> [TRAVAIL À FAIRE]
1 – Reproduisez le passage de l'extrait sur la littérature et le Mal qui va de « Didier Decoin souligne » à « une phrase ? ».
2 – D'après l'extrait sur la littérature et le Mal, combien de fois Kitty Genovese a-t-elle été poignardée ?
3 – Poursuivez l'extrait sur la littérature et le Mal à partir de l'endroit où il s'arrête.
*** EXTRAIT CHOISI
Du Mal quotidien au Mal radical (La littérature et le Mal)
La Littérature et le Mal.
C’est l’un des titres célèbres du critique littéraire Georges Bataille. C’est aussi le thème central, essentiel et difficile, de quelques romans parus cette année : Est-ce ainsi que les femmes meurent ?, de Didier Decoin, p
ublié en février 2009, rendait compte d’un crime contemporain, de l’ordre du fait divers : le calvaire enduré par la jeune New-yorkaise Kitty Genovese, poignardée dix-sept fois et vouée à une lente agonie, sous les yeux impassibles de trente-huit témoins.
Interviewé par Catherine Forestier, l’auteur évoque la genèse du double crime : crime de la cruauté, crime de l’indifférence :
« Je suis persuadé que ces trente-huit personnes n’ont pas volontairement regardé Kitty se faire assassiner. Je pense qu’ils n’ont pas jubilé. Mais je crains qu’ils n’aient rien compris au film. Ils étaient derrière leur vitre comme moi je suis derrière mon écran de télévision – une vitre ou un écran, c’est le même matériau - je vois des choses abominables et je ne fais rien. »
Didier Decoin va plus loin et lit dans cette impassibilité criminelle un mal contemporain :
« le vrai virus qui est en train de ronger notre civilisation, c’est cela, c’est cette indifférence . C’est de regarder la vie comme un spectacle. »
Doit-on évoquer la responsabilité collective d’une société contemporaine, qui contribue à une déshumanisation mortifère ?
« Qu’ils portent quelqu’un au pinacle ou qu’ils le lynchent, les médias transforment l’être humain en objet de spectacle, ou en acteur d’un spectacle, c’est-à-dire en quelqu’un qui n’est pas réel. »
Didier Decoin souligne dans ce sens la problématique commune à son récit et à un autre roman de l’année : Mangez-le si vous voulez, publié en mai 2009, prenait appui sur une anecdote historique, ancrée dans le Périgord du dix-neuvième siècle. Jean Teulé racontait comment un jeune noble apprécié de tous, Alain de Monéys, s’était rendu au village de Hautefaye, à quelques kilomètres de chez lui. Quelques heures plus tard, sur la base d’un malentendu prétexte, les villageois l’auront battu, torturé, brûlé vif… et mangé. Inlassablement, Teulé s’interroge, et interroge ses lecteurs : effet bouc émissaire ? Effet d’hystérie collective ? Xénophobie ? Pulsions sadiques inhérentes à la nature humaine ? Les raisons sont multiples, et toutes aussi insuffisantes. L’auteur ne fait pas dans la dentelle : il décrit, insiste, écœure, rebute. En une phrase ?
« Nul n’est à l’abri de l’abominable. Nous sommes tous capables du pire ! »
******
*** DONNÉES FOURNIES
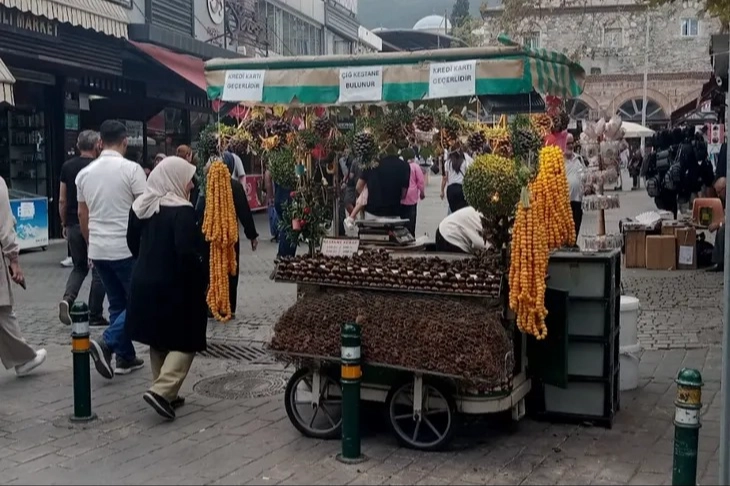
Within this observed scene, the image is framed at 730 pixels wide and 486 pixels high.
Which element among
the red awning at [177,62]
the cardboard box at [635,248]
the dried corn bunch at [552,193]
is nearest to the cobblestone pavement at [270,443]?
the dried corn bunch at [552,193]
******
> [RÉSULTATS]
1 –
Didier Decoin souligne dans ce sens la problématique commune à son récit et à un autre roman de l’année : Mangez-le si vous voulez, publié en mai 2009, prenait appui sur une anecdote historique, ancrée dans le Périgord du dix-neuvième siècle. Jean Teulé racontait comment un jeune noble apprécié de tous, Alain de Monéys, s’était rendu au village de Hautefaye, à quelques kilomètres de chez lui. Quelques heures plus tard, sur la base d’un malentendu prétexte, les villageois l’auront battu, torturé, brûlé vif… et mangé. Inlassablement, Teulé s’interroge, et interroge ses lecteurs : effet bouc émissaire ? Effet d’hystérie collective ? Xénophobie ? Pulsions sadiques inhérentes à la nature humaine ? Les raisons sont multiples, et toutes aussi insuffisantes. L’auteur ne fait pas dans la dentelle : il décrit, insiste, écœure, rebute. En une phrase ?

2 – Elle a été poignardée dix-sept fois.

3 –
Didier Decoin, lecteur de Jean Teulé, saisit pour nous les convergences de ces deux crimes, deux faits divers apparemment incomparables :
« Bergson l’a dit il y a longtemps : quand on regarde un ivrogne qui tombe, ce n’est plus un être humain, c’est un spectacle. C’est ce que raconte Teulé. Et ce qui est terrible, c’est que lorsqu’on a demandé aux gens, lors du procès : « Pourquoi avez-vous fait cela ? », ils ont répondu : « On ne sait pas. On est des gens bien. Et lui, c’était un type bien. » Ils l’ont mangé, quand même ! Homo homini lupus : l’homme est un loup pour l’homme… »
Et pour décrire le Mal, peindre le Mal, la littérature recourt à des modes bien différents : écriture clinique pour Didier Decoin, et relation froide d’un fait divers à l’issue connue. Chez Jean Teulé, au contraire, la profusion descriptive frôle un absurde macabre. Partout, la présence énigmatique du Mal ordinaire.
« Il n’y a plus guère que le diable pour profiter d’un jeu si laid. » (J. Teulé)
Le littéraire use de figures : dans les romans, les images monstrueuses ou démoniaques seront chargées de dire l’indicible. Déjà Aragon, cité en épigraphe par Didier Decoin : « Ce fut au petit jour que dans ton cœur, un dragon plongea son couteau. Est-ce ainsi que les hommes vivent ? »
Ailleurs, on retrouve le principe de Lucifer et la chute de Satan. L’Enfer de Dante. Clichés ? Epuisement du langage ? Représentations vaines et éculées ? Pas si sûr. Gérard Rabinovitch, philosophe et sociologue, convoque figures mythiques et analyses freudiennes pour un éclairage nouveau sur le Mal absolu.
Littérature et histoire : le Mal radical par Gérard Rabinovitch.
De prime abord, l’essai de Gérard Rabinovitch nous paraît bien loin des figures littéraires : ce philosophe, chercheur au CNRS, est membre du Conseil scientifique du Mémorial de Caen. Interviewé par Catherine Forestier à l’occasion de l’exposition « Survivre » au Mémorial (Voir Normandie Magazine n° 230), il revient sur l’exploration fondamentale dont rend compte son ouvrage, De la destructivité humaine, paru en 2009.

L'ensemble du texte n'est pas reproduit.